On who's next... a couple of other universities are rumoured to be very nervously consulting their lawyers. I've heard mentioned a couple of urban northern post-92 universities with names rather similar to LMU, but that may have been my informants' guesswork. More generally, any university that doesn't, say, realise that while HEFCE auditors will want to see class registers but are more interested in coursework assessment records and exam attendance, UKBA auditors are far more interested in class registers than coursework assessment.
no subject
Date: 2012-08-30 11:09 pm (UTC)no subject
Date: 2012-08-30 11:29 pm (UTC)The obvious thing to do is independently verify existing visas including this year's intake but block them taking more international students without paying an external agency to verify the visa status as they are not competent.
Don't hurt the students but let the organisation take the hit, they've fucked up with plenty of warning.

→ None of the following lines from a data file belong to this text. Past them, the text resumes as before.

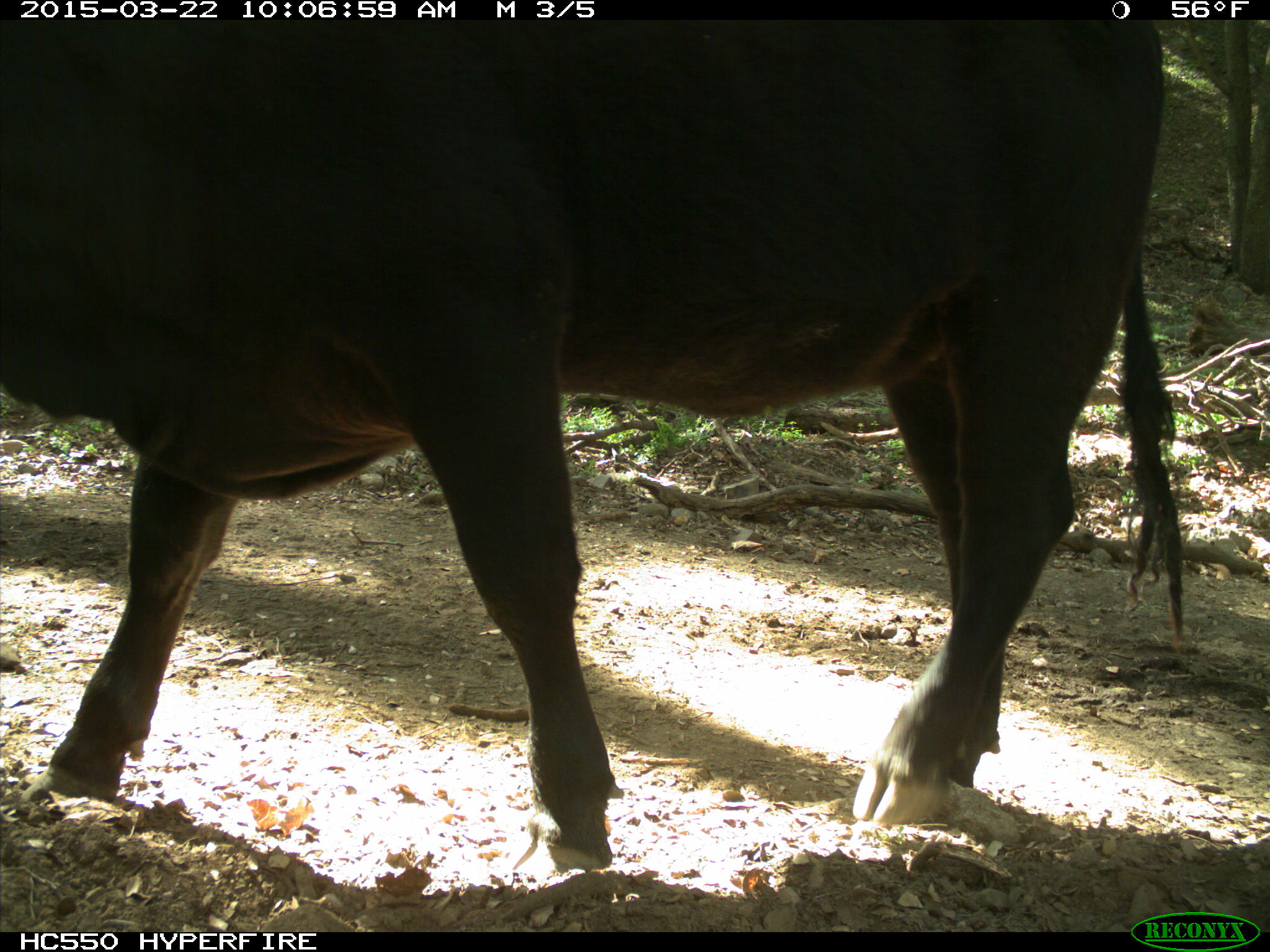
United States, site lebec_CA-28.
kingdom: Animalia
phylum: Chordata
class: Mammalia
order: Artiodactyla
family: Bovidae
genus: Bos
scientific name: Bos taurus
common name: domestic cow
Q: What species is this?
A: Bos taurus (domestic cow).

It's really not an unreasonable position, universities can grant visas to overseas students but in return they must make sure the students are showing up reasonably often and can speak the language the course is delivered in. How hard is that?
* nb. this is a rant against procedures and admin not the academic standards of which I have no knowledge.
no subject
Date: 2012-08-31 08:09 am (UTC)Given the minister's determination to pursue this matter we can only point out to him that this is a brave and original policy choice.